## Ejercicio propuesto
Resume en dos oraciones el texto sobre el compositor Luc Brewaeys.

ISSN 2605-2318

Artistas

Luc  Brewaeys (Compositor) 

Luc Brewaeys | Sentido del humor y perseverancia

28/10/2014


Entrevistamos a Luc Brewaeys, compositor belga, de amplia formación como pianista, director de orquesta y compositor. Como compositor se formó con algunos de los grandes creadores del siglo XX como son Laporte, Donatoni, Ferneyhough o Xenakis. Su catálogo es amplísimo y diverso.

Brewaeys tiene un exquisito sentido del humor y una gran perseverancia. La música de Brewaeys tiene a menudo una lectura dramática. Su música sinfónica, tiene 8 Sinfonías, es muchas veces densa y compleja. Los caminos estilísticos de Brewaeys son muy variados. Conocido como compositor de música espectral, Luc Brewaeys es un orquestador prodigioso y así lo ha demostrado en numerosas ocasiones. Su música es a veces desafiantemente compleja y no siempre accesible.

Escrupuloso en su trabajo, sus texturas son siempre despejadas. Brewaeys se las arregla para producir sonoridades exuberantes, manejando con maestría a los distintos grupos instrumentales, especialmente a la percusión. Pero más allá de las atmósferas que crea hay mucho ingenio, sonoridades creativas.

Ruth Prieto, for ComposerSpeaks, interviews composer Luc Brewaeys

Vilvoorde
, October 2014

Sense of humor and perseverance

"Composition is my life, something that makes me myself. It´s also a way of communicating with the world"








1. Ruth Prieto: Which characteristic defines you best?

Luc Brewaeys: My sense of humour, my perseverance.

2. Ruth Prieto: What is composition for you in this day and age?

Luc Brewaeys: It is my life, something that makes me myself. It´s also a way of communicating with the world.

3. Ruth Prieto: What inspires you as a composer and why?

Luc Brewaeys: Music itself inspires me, for some strange reason I never have extra-musical inspiration, except maybe some kind of emotions. I don´t know why that is, but that´s how it is for me.

4. R. P.: Can you define «contemporary»? And in which way Luc Brewaeys is “contemporary”?

## Información proporcionada
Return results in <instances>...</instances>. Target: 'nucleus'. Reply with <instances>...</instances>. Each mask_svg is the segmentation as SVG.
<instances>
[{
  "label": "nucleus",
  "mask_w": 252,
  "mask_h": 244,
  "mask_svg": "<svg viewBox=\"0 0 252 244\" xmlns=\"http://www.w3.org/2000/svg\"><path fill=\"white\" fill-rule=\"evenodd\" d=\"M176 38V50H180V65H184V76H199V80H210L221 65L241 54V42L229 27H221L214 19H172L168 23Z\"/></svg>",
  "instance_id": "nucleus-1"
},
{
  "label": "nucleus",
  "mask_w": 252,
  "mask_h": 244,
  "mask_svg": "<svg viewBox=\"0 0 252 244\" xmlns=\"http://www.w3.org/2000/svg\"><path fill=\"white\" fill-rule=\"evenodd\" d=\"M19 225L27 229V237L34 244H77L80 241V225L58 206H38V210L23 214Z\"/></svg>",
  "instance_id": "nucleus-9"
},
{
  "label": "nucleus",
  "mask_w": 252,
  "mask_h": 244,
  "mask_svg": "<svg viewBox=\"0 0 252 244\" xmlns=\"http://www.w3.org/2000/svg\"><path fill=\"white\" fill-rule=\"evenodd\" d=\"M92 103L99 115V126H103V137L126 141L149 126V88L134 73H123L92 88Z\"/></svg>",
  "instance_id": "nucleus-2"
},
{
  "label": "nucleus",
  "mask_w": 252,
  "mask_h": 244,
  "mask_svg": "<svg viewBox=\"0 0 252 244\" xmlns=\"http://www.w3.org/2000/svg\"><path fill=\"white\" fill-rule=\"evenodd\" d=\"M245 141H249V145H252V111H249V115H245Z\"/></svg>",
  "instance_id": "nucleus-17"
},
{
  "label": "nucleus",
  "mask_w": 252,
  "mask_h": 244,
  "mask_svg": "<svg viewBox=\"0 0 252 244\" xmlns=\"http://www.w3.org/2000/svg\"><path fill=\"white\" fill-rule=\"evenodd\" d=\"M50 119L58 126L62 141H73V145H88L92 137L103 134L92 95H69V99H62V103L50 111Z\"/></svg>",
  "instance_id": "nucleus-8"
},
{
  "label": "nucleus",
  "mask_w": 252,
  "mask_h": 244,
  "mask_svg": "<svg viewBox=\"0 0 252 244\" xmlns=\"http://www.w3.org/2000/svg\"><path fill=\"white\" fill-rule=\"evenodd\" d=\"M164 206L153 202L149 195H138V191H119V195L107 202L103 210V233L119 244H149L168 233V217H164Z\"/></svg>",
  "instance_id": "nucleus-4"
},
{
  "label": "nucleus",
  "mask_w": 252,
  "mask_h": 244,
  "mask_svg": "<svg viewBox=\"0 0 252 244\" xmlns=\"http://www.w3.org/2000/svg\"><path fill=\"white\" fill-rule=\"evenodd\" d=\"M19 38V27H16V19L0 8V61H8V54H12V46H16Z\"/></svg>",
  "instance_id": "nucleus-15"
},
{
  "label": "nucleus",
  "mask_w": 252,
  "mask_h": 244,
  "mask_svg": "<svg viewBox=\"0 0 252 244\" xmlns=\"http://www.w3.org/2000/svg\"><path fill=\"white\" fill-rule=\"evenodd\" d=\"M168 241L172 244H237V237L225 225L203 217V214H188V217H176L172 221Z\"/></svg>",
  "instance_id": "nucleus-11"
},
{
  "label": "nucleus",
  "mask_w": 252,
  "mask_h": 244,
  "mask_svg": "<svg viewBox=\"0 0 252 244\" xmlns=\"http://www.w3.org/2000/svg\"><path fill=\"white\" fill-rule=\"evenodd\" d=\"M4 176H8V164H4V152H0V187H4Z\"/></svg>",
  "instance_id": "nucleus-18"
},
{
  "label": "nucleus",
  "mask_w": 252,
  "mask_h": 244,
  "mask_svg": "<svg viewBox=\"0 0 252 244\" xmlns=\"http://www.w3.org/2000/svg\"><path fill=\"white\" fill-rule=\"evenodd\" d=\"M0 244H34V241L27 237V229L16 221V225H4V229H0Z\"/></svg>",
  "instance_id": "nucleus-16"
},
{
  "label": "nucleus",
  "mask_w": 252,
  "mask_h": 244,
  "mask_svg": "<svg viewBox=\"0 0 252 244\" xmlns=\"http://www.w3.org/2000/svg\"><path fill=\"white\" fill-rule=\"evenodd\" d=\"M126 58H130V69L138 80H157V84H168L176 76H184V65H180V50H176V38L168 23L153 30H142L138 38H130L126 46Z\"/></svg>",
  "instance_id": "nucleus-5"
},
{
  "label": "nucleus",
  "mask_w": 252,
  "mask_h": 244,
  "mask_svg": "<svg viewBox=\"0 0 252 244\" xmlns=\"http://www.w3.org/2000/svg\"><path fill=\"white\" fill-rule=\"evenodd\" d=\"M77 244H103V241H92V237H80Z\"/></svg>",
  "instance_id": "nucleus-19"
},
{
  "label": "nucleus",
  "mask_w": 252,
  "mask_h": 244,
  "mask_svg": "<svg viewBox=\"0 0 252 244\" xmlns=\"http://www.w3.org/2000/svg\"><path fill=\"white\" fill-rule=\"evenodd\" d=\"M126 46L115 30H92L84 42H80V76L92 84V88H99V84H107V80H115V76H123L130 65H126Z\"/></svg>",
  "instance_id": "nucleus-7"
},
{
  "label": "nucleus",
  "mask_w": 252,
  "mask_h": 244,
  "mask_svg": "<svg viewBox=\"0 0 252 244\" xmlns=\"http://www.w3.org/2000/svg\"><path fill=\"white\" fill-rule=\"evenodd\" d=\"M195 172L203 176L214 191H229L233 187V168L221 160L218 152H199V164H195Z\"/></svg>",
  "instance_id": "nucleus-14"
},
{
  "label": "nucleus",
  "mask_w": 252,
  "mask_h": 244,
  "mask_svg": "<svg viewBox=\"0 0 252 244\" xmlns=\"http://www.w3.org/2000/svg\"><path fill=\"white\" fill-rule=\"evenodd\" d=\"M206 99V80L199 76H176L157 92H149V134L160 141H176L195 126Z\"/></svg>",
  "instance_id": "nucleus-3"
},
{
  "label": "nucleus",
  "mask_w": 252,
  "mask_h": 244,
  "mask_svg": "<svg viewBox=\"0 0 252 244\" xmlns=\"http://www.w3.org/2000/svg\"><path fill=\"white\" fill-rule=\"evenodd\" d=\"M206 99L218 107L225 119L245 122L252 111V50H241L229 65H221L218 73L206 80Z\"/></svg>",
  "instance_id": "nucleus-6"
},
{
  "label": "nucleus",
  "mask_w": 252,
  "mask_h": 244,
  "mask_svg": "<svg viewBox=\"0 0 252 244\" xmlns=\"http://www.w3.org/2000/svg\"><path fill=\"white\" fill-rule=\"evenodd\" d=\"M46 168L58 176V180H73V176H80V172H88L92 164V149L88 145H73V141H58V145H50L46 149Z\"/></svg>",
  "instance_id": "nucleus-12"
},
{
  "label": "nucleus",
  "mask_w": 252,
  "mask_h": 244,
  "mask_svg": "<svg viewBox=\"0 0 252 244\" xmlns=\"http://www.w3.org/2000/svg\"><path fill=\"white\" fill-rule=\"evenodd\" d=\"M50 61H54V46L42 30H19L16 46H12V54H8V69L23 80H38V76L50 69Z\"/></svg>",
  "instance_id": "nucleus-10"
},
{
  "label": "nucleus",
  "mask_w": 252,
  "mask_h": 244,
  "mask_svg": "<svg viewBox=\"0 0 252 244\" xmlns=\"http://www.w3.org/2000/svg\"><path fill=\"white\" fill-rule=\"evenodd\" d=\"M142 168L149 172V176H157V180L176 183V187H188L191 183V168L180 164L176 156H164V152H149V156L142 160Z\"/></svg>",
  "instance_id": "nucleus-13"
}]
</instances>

## Resultado
Luc Brewaeys es un compositor belga con amplia formación como pianista, director de orquesta y compositor, que se formó con creadores como Laporte, Donatoni, Ferneyhough o Xenakis y tiene un catálogo amplísimo con ocho sinfonías. Se le presenta como un orquestador prodigioso de música a menudo densa y compleja, y en la entrevista afirma que lo definen su sentido del humor y su perseverancia, que la composición es su vida y que lo inspira la música misma.